Video conferencing is a ubiquitous tool for communication, especially for remote work and social interactions. However, it is not always a straightforward plug and play experience, as adjustments may be needed to ensure a good audio and video setup. Lighting is one such factor that can be tricky to get right. A nicely illuminated video feed looks presentable in a meeting but on the other hand, poor lighting conditions can come across as unprofessional and distracting to other participants. Modifying the lighting may not always be possible, especially in the dark winter months or in locations with inadequate lighting setup. In this blog post, we are going to cover how we built a demo mobile app to solve video lighting in low light conditions. We will cover the neural network model powering the application, the app’s ML pipeline, performance optimizations and more.
We used a neural network-based solution as the method for improving the lighting of video. The core of this work was therefore dependent on finding a suitable neural network for the task at hand. There are excellent open-source models available to use and finding a suitable candidate model was key for this project. Below are the three main requirements we were looking out for when assessing models.
The target is real-time mobile inference and that means a tight performance budget of just 33ms per frame to achieve 30fps. This must fit in pre/postprocessing steps and running the neural network itself. Video enhancement quality is another important criterion. The model should intelligently enhance a dark image to recover detail and be temporally consistent between video frames to prevent flickering.
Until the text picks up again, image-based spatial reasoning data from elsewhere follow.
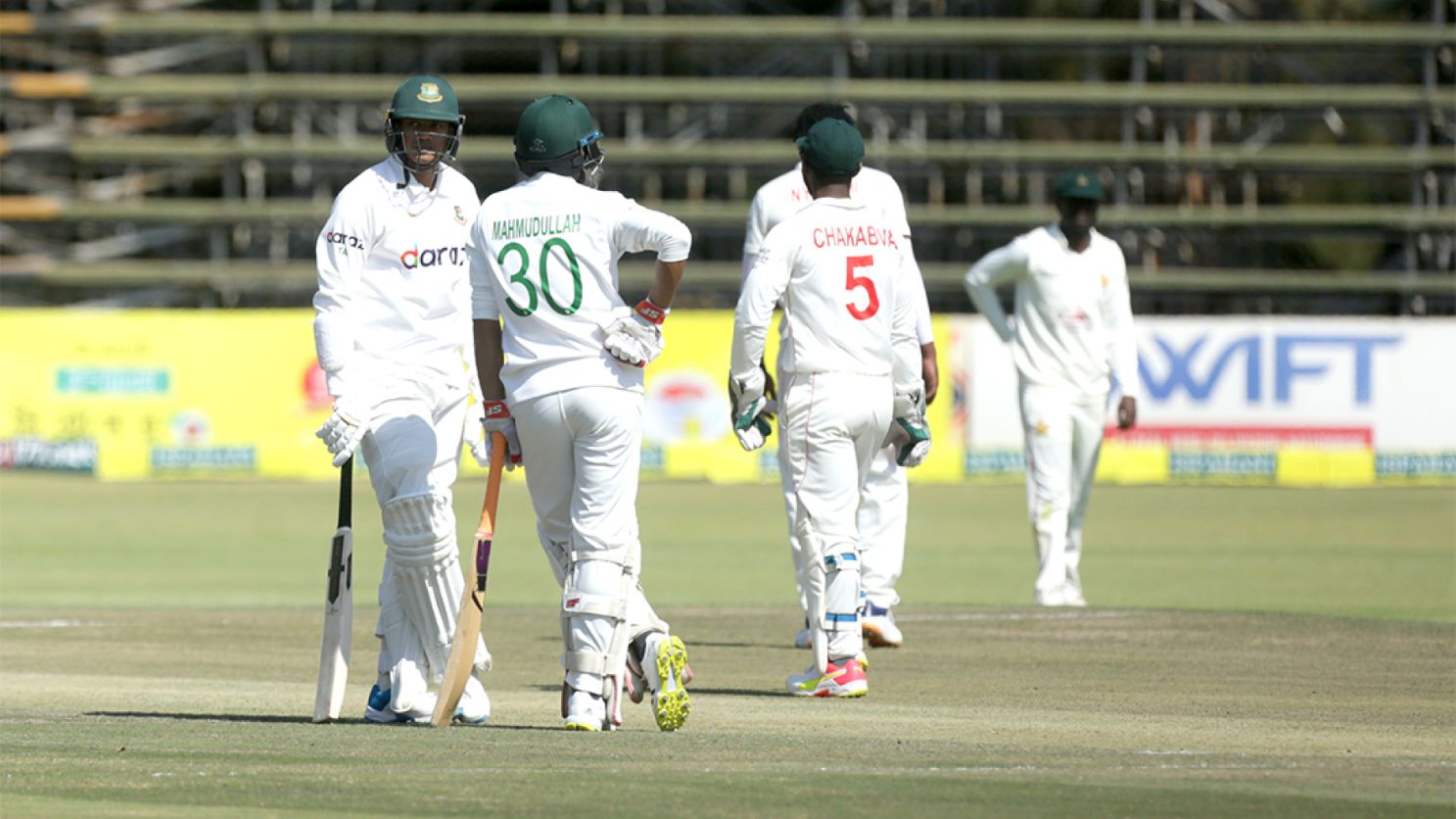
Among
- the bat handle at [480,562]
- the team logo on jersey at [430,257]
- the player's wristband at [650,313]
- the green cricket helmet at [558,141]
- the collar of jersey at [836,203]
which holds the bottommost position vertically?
the bat handle at [480,562]

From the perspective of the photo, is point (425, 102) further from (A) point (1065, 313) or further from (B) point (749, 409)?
(A) point (1065, 313)

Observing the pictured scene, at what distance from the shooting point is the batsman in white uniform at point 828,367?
9820 millimetres

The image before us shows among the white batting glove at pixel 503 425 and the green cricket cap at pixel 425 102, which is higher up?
the green cricket cap at pixel 425 102

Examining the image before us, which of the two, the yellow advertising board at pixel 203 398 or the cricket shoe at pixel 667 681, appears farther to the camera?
the yellow advertising board at pixel 203 398

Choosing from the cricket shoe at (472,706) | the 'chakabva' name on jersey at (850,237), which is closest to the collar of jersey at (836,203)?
the 'chakabva' name on jersey at (850,237)

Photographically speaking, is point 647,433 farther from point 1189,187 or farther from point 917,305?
point 917,305

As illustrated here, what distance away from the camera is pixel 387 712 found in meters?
9.00

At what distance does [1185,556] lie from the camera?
64.1 feet

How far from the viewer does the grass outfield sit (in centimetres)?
668

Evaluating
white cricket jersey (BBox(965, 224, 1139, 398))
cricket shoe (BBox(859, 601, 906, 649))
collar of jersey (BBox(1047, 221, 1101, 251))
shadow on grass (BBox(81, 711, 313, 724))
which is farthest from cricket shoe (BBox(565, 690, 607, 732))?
collar of jersey (BBox(1047, 221, 1101, 251))

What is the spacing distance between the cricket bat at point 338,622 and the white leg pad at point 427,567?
180mm

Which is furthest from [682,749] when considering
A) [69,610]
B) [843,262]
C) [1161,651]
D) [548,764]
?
[69,610]

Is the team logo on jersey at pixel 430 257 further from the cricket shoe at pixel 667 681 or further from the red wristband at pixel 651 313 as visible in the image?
the cricket shoe at pixel 667 681

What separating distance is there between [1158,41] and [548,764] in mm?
36319
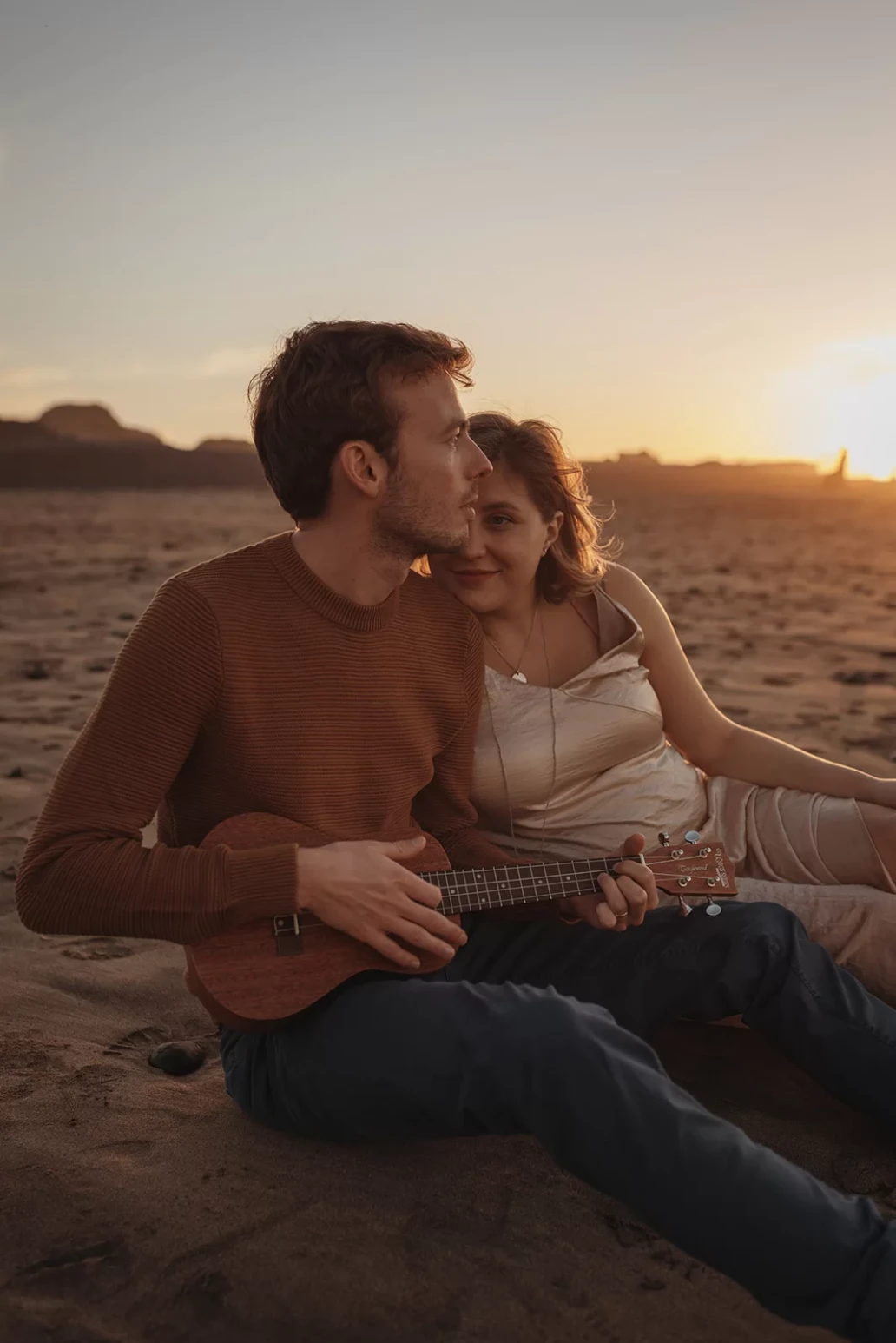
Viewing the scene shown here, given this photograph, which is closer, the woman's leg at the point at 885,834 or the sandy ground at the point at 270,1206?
the sandy ground at the point at 270,1206

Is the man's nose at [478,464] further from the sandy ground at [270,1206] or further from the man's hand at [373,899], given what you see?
the sandy ground at [270,1206]

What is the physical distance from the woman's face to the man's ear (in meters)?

The chosen model was from a 2021 research paper, Semantic-Guided Zero-Shot Learning for Low-Light Image/Video Enhancement. The low light enhancement quality from this model was excellent when tested on a highly challenging dataset of mixed exposure and lighting conditions. Detail and structure that was not clear in dark images was suddenly visible. Another positive was the tiny model size at only ten thousand network parameters which translated to fast inference speed. In terms of the model architecture, the input image tensors are downscaled and passed to a stack of convolutional layers. These layers predict a pixel wise enhancement factor are then used in the model’s post processing module to multiplicatively apply the enhancement factor onto the original image pixels to produce the enhanced result.
Model architecture and enhancement module visualization
As a bonus, a tiny dataset of two thousand synthetic images was used for training suggesting even more scope for improvement with a larger dataset. Ground truth images were augmented to generate a range of uniform exposure values to lighten and darken the image. It was trained in an unsupervised manner, without labels, and the model was able to learn how to enhance low light images from the loss function guiding the training. The loss was a concatenation of multiple separate losses responsible for various aspects of an image such as color, brightness and semantic information.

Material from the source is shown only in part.